New York Rule #2: Don’t make eye contact.
But despite her better judgement and the advice of her friends, Sam sets out to unravel the mystery - and soon finds herself stalked by a sinister, shadowy figure who’s wearing-one-of-a-kind mirrored contact lenses…

New York Rule #3: If you must break rules #1 and #2, get some help from New York’s Finest.
Now aided by a hard as nails homicide detective, Sam is poking into some dark and unsavory corners of the city - and finding out more than she ever wanted to know…

New York Rules #4 and #5: Don’t Expect anything to be what it seems…and when necessary, fight like hell.

Why this book:

I honestly don’t remember why I bought this. I’m sure it was in my new mystery / suspense / thriller author glomming phase from a couple of years ago. I closed my eyes and grabbed it randomly from my shelf and read a few chapters on the 1st. I read the bulk on the 2nd and finished the last few chapters on the 3rd.
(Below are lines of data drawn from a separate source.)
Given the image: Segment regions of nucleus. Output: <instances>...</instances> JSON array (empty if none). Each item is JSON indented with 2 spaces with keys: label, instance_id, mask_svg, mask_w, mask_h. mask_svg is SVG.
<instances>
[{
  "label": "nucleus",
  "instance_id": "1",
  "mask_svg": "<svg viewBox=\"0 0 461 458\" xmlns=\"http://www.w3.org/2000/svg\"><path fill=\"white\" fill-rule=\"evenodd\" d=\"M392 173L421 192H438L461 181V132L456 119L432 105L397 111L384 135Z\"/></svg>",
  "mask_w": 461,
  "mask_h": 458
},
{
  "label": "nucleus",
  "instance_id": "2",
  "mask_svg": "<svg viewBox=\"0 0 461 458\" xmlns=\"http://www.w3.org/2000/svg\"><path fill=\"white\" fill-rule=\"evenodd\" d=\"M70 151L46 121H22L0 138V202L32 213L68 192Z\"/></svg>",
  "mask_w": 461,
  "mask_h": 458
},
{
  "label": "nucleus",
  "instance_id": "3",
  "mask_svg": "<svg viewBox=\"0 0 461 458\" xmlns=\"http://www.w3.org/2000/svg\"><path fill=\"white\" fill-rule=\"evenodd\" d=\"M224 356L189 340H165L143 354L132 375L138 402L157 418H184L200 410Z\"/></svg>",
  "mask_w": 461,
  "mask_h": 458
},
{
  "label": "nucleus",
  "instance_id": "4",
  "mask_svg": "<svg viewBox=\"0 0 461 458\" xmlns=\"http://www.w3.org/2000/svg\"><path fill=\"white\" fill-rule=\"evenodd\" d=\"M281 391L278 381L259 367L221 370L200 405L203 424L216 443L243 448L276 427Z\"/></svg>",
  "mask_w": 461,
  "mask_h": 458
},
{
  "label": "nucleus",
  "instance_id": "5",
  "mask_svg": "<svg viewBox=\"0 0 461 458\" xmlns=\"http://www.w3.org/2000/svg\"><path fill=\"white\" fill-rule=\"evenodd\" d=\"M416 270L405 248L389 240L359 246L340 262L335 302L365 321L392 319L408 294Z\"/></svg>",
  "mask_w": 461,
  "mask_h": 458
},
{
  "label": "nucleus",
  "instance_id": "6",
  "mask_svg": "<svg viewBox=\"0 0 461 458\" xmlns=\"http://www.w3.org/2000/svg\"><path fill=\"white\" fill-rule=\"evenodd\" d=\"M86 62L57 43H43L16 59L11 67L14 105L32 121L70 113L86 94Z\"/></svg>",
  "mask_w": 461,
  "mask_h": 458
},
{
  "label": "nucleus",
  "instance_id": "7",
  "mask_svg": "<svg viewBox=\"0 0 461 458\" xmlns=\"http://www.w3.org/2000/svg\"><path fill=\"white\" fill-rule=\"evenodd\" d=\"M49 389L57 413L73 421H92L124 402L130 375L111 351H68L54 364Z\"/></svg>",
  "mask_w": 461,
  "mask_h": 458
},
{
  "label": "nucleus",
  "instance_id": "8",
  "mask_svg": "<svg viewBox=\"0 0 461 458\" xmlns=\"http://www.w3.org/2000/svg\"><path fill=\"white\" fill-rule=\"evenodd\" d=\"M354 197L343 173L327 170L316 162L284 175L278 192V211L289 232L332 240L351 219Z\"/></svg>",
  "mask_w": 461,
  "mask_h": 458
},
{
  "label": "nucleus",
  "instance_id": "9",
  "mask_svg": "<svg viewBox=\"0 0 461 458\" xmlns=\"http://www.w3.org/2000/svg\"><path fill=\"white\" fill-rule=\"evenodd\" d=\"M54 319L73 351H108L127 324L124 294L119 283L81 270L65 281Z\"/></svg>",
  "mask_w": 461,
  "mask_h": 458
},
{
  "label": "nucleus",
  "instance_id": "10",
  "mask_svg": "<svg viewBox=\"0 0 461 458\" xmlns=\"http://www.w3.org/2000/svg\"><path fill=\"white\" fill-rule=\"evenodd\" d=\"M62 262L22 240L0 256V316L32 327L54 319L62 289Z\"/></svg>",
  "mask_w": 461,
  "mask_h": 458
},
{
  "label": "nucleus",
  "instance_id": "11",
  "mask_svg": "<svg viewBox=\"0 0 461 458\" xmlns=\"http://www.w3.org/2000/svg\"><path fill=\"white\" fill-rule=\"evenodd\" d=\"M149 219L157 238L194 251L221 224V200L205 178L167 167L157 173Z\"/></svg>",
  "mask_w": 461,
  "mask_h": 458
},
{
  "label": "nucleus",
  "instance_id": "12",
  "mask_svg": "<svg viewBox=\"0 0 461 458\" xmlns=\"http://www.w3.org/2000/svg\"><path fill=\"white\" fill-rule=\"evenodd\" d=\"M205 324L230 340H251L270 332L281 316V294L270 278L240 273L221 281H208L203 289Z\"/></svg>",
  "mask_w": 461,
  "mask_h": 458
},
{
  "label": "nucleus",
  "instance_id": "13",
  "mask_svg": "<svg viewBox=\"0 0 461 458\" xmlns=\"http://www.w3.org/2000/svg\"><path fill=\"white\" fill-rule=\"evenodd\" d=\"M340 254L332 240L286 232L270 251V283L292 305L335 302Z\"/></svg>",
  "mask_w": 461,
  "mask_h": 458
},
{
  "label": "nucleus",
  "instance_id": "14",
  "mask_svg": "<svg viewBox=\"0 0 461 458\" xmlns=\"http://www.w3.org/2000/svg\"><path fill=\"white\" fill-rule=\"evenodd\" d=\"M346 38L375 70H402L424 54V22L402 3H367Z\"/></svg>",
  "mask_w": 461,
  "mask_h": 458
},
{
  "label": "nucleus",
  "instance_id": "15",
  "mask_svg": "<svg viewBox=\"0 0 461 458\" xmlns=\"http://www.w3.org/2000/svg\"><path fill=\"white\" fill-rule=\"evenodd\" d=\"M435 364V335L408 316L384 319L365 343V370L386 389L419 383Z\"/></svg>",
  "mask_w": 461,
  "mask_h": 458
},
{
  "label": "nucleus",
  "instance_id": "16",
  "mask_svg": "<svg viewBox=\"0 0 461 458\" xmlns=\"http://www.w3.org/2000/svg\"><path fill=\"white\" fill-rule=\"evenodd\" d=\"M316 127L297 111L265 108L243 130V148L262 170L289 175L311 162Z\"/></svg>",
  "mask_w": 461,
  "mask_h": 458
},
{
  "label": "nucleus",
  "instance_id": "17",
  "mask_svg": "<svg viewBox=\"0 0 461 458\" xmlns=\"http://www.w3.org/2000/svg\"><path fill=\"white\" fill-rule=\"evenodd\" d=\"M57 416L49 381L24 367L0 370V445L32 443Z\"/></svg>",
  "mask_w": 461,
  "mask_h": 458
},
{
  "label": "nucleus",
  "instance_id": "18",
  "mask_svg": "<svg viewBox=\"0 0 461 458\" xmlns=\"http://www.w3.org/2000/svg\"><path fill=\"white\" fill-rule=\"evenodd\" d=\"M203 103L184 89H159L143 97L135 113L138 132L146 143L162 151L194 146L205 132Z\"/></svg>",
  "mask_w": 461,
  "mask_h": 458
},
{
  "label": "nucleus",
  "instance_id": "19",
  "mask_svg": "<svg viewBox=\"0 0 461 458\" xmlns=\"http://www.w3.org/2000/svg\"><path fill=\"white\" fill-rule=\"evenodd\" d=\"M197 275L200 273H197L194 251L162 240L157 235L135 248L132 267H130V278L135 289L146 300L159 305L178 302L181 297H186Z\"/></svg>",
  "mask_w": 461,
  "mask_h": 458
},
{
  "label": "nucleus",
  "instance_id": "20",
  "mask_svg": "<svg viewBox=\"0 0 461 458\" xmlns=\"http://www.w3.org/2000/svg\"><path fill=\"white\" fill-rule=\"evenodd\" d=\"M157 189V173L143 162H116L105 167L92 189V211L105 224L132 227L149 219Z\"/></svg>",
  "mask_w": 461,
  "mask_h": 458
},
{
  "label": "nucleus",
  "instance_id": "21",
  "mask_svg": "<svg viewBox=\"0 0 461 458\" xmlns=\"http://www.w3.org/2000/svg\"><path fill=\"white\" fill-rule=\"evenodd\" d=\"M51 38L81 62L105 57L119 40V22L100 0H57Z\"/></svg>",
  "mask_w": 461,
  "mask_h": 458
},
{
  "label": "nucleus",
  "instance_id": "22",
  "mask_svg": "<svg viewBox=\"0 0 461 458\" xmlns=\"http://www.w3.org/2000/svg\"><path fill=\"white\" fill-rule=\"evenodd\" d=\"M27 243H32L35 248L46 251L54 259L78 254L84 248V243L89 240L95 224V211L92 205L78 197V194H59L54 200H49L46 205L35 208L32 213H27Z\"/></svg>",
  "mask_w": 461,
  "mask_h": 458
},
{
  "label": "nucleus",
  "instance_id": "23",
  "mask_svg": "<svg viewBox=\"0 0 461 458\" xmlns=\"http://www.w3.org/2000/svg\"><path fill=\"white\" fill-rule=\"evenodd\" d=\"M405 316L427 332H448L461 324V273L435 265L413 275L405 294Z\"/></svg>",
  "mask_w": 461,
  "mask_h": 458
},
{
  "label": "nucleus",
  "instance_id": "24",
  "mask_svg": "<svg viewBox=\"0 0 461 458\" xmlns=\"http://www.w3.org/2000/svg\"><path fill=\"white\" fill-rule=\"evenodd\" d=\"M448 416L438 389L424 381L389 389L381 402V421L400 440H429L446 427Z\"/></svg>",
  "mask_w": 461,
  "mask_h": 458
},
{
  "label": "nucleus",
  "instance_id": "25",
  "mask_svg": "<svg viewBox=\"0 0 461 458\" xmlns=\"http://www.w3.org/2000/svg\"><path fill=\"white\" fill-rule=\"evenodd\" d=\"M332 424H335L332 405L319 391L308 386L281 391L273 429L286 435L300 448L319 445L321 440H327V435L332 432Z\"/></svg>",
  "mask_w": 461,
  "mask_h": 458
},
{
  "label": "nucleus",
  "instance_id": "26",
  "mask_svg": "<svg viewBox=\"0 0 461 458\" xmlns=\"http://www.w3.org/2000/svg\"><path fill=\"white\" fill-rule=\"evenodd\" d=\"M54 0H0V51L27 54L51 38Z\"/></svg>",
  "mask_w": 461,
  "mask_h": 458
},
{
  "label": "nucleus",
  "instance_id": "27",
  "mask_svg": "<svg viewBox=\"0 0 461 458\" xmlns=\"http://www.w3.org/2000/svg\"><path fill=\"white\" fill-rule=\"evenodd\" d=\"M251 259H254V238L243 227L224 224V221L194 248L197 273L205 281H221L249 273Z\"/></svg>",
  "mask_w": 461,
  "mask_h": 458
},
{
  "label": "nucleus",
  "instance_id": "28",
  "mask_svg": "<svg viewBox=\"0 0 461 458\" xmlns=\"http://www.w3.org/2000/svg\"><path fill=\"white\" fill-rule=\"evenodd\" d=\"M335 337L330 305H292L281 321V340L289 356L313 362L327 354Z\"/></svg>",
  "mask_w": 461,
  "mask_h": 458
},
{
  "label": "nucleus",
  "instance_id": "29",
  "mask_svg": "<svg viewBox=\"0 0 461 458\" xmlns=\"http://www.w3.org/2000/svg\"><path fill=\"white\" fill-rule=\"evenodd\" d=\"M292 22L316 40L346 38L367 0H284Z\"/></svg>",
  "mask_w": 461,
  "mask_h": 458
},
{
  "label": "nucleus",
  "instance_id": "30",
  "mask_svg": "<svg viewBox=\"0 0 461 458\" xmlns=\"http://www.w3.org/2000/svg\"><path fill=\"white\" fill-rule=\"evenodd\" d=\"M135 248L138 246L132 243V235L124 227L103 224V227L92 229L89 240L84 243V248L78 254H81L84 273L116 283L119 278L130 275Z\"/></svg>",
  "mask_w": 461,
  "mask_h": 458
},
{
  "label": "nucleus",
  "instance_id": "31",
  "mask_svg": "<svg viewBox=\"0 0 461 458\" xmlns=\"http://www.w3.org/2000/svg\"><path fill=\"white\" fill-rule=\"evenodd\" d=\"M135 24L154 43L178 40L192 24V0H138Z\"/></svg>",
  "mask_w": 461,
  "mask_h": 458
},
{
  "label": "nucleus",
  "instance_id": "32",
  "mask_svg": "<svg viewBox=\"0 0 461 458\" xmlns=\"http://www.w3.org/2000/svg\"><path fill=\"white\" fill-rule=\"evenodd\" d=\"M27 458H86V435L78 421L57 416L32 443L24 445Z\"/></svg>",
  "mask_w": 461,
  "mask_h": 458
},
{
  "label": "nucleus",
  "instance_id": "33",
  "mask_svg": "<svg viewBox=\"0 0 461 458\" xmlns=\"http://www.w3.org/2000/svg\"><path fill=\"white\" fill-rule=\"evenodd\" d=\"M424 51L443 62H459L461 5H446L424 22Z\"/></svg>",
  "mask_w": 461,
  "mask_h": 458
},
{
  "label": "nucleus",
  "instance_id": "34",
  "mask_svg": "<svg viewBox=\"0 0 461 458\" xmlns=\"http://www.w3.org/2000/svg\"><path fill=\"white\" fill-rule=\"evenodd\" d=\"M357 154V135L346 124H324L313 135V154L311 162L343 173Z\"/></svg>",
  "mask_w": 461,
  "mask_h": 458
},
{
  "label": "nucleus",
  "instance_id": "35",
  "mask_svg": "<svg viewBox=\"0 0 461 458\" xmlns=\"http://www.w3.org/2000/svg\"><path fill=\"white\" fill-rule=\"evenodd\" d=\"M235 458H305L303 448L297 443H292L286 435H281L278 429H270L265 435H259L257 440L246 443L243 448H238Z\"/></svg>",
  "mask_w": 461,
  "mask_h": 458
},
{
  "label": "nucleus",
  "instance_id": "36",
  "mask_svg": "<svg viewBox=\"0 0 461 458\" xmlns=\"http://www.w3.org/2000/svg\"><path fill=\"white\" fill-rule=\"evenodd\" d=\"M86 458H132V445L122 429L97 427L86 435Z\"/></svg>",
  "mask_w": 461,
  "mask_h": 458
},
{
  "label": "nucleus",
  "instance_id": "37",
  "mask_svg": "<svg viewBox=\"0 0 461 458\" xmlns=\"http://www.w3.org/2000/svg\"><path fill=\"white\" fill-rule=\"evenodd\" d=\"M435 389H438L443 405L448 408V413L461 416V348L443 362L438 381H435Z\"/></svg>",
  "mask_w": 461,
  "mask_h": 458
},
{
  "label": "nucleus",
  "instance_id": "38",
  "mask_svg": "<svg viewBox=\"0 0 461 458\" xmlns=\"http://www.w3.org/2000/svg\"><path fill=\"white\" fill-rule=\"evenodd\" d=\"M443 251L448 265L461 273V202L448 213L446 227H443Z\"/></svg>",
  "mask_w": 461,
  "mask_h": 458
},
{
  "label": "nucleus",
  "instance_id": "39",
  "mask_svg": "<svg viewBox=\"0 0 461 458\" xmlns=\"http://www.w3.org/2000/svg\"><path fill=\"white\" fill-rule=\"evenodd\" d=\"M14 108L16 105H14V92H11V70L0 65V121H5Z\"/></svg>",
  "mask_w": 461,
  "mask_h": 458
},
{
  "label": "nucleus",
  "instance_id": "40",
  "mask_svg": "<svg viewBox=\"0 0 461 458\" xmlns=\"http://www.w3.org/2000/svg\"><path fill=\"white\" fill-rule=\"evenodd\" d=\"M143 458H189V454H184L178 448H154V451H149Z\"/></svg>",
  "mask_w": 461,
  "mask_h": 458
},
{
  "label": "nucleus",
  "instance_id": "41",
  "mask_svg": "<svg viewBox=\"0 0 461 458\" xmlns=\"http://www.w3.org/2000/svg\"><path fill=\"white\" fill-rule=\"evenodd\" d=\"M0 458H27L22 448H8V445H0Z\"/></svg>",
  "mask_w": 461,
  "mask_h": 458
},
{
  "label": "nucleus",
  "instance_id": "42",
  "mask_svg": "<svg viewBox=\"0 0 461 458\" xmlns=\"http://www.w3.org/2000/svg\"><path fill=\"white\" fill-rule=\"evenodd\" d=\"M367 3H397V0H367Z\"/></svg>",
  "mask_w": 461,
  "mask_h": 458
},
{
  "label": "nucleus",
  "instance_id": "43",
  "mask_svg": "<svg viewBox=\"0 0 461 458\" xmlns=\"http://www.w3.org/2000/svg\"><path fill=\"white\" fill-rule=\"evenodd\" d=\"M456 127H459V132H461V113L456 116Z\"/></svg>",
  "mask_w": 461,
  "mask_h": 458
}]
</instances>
Five things I liked about this book:

#1 - I love NYC set books when the author knows the city and you can tell it in the writing.

#2 - The characters are truly characters. Eccentric and offbeat, without being caricatures.

#3 - The first person voice is great. Snappy and sharp and smart. I liked being in Samantha’s head. She made me laugh, and I felt like I knew her.

#4 - The twists and turns in the plot. True surprises. Flipping what I thought I knew about a character, and me never seeing it coming. Keeping me guessing. Good job.

#5 - The weaving in of the heroine’s backstory was brilliantly done. I was totally intrigued.

One thing I did not like about this book:

Finding out it’s the first in a series since I’m on a buying hiatus, argh! Oh, and a choice the heroine made at the end of the book that made me want to smack her.

A Funny Thing . . .

I just read an article on this author the other night.  I had never heard of her before and I was going thru a magazine a friend of mine gave me (she's a reader too). 

I might have to see if I can find this.  Will probably start at the library.  This sounds pretty much up my alley.  Is the smack you want to give her a minor issue or a major one?

Amanda

If a man's home is his castle . . . HE can learn to clean it!

DFW Plus - Come see what we are reading!

The smack.  Hmm.  I'll go

The smack.  Hmm.  I'll go with minor because with just a tweak, a phone call before the move she made, the outcome would've been the same.  If the whole plot had turned on that one point of what I felt was stupidity, then I would've been seriously irked.